▶ _CONSIGNE_: Reproduisez à l'identique le passage de l'extrait sur le licenciement ci-dessous, depuis « - condamner la société Dailly et Mercier à lui verser la » jusqu'à « des intérêts échus. » inclus.

Après un entretien préalable qui s'est tenu le 19 mai 2021 et la notification d'une mise à pied à titre conservatoire, M. [E] s'est vu notifier son licenciement pour faute grave par courrier du 25 mai 2021 en raison de son absence injustifiée à son poste de travail depuis le 11 juin 2019.

Par déclaration reçue au greffe le 26 mai 2021, M. [E] a interjeté appel du jugement en toutes ses dispositions.

Dans ses dernières conclusions déposées le 25 août 2021 auxquelles il convient de se reporter pour un exposé détaillé des prétentions et moyens, M. [E] demande à la cour de :

-infirmer la décision et statuant à nouveau,

- prononcer la résiliation judiciaire du contrat de travail aux torts exclusifs de l'employeur,

-qualifier la rupture du contrat en licenciement sans cause réelle et sérieuse,

- prononcer la nullité de la clause de non-concurrence insérée au contrat de travail,

- condamner la société Dailly et Mercier à lui verser les sommes suivantes :

*Rappel de salaires de novembre 2015 à août 2018 : 88 449,44 euros,

*Congés payés sur rappel de salaires : 8 844,94 euros,

*Rappel de salaires de juin à décembre 2019 inclus : 15 743,70 euros,

*Congés payés sur rappel de salaire de juin à décembre 2019 : 1 574,37 euros,

*Rappel de salaires au titre de la sujétion d'astreinte : 863,67 euros,

*Congés payés sur rappel de salaires au titre de l'astreinte : 86,37 euros,

*Indemnité compensatrice de préavis : 7 522,01 euros,

*Congés payés sur préavis : 752,20 euros,

*Indemnité de licenciement légale sauf à parfaire : 8 404,52 euros,

*Dommages et intérêts pour licenciement sans cause réelle et sérieuse 22 752,80 euros,

- condamner l'employeur à délivrer sous astreinte de 50 euros par jour de retard et par document, un bulletin de salaire conforme, une attestation destinée à pôle emploi, un certificat de travail,

- condamner la société Dailly et Mercier à lui verser la somme de 5 000 euros en application de l'article 700 du code de procédure civile et aux dépens,

- prononcer la capitalisation des intérêts échus.

Dans ses dernières conclusions déposées le 15 octobre 2021 auxquelles il convient de se reporter pour un exposé détaillé des prétentions et moyens, la société Dailly et Mercier demande à la cour de :

-confirmer l'entier jugement rendu le 13 avril 2021,

- débouter M. [E] de l'ensemble de ses demandes, fins et prétentions,

-condamner M. [E] à lui verser en cause d'appel la somme de 2800 euros sur le fondement de l'article 700 du code de procédure civile,

- condamner l'appelant aux entiers frais et dépens d'appel.

▶ _MATÉRIEL FOURNI_:
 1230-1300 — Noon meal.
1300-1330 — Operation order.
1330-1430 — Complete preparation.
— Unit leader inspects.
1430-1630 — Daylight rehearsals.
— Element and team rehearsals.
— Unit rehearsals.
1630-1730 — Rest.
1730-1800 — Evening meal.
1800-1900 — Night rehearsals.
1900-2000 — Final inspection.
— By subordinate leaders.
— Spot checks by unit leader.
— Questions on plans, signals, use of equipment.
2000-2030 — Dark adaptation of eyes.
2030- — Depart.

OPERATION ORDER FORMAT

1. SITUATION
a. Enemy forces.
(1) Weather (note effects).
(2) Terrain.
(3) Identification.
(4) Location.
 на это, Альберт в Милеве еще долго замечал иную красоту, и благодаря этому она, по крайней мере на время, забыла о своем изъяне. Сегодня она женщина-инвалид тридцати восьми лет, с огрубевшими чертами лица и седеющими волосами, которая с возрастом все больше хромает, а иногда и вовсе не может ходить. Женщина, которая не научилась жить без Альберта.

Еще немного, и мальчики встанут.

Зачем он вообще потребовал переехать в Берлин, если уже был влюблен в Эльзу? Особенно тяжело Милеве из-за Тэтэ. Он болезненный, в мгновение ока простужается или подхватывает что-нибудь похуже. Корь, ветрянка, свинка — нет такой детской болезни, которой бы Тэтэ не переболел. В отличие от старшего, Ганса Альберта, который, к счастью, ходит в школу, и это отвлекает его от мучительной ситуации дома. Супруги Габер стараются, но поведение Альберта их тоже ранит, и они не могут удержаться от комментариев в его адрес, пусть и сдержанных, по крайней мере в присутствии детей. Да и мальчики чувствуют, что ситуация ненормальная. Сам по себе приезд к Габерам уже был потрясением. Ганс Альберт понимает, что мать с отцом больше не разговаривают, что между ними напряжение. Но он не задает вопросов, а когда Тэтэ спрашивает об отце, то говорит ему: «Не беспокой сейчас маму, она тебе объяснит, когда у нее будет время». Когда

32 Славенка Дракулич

---

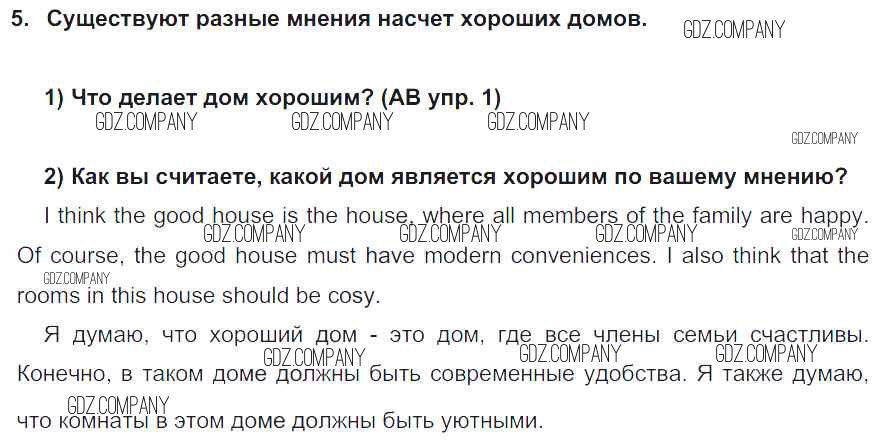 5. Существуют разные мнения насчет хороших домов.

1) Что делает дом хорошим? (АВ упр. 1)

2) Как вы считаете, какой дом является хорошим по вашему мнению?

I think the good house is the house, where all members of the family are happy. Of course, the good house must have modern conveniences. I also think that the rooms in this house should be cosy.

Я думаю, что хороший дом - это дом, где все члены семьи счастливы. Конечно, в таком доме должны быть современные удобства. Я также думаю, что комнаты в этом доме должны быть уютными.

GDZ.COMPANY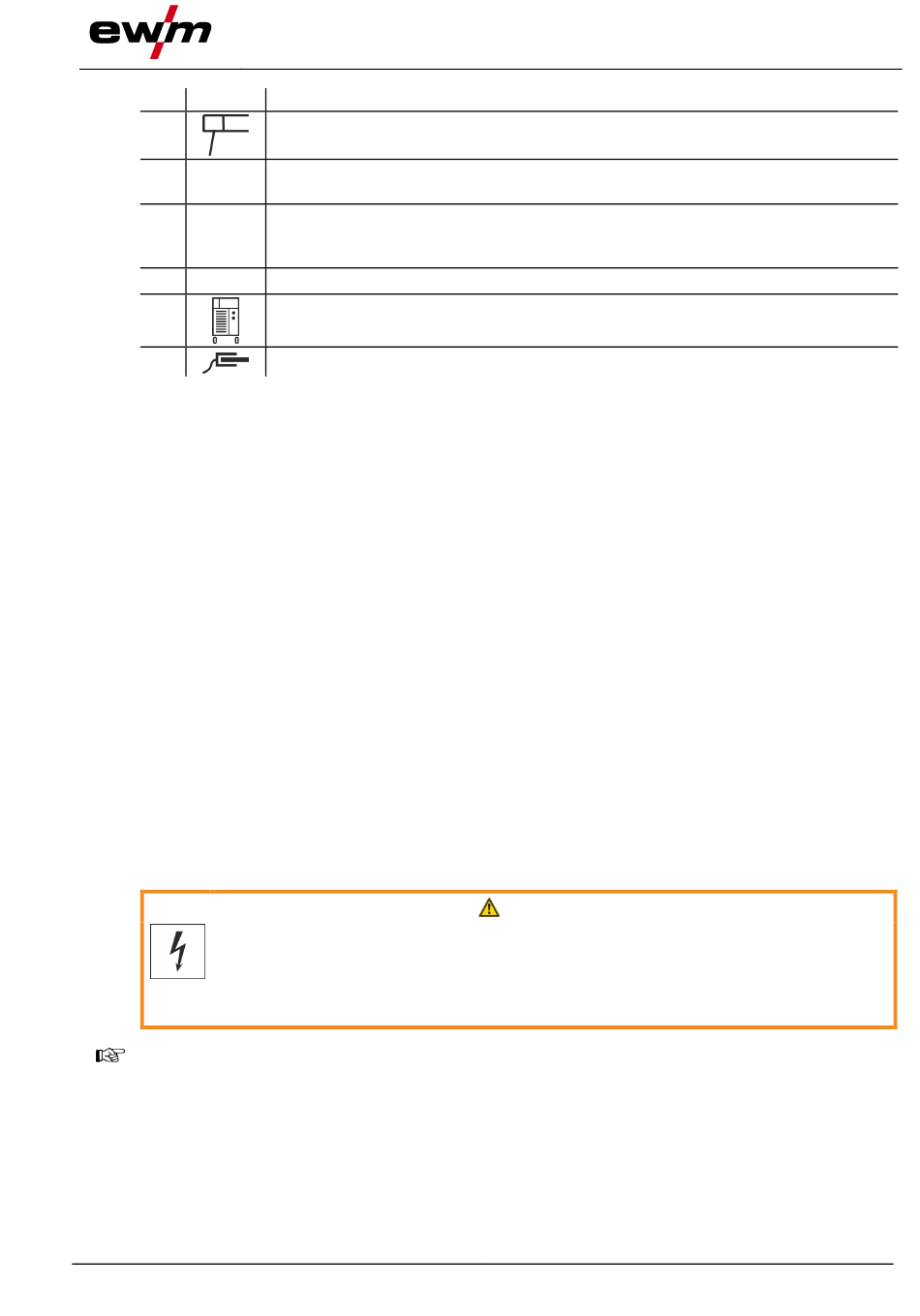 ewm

▶ _CORRIGÉ_:
- condamner la société Dailly et Mercier à lui verser la somme de 5 000 euros en application de l'article 700 du code de procédure civile et aux dépens,

- prononcer la capitalisation des intérêts échus.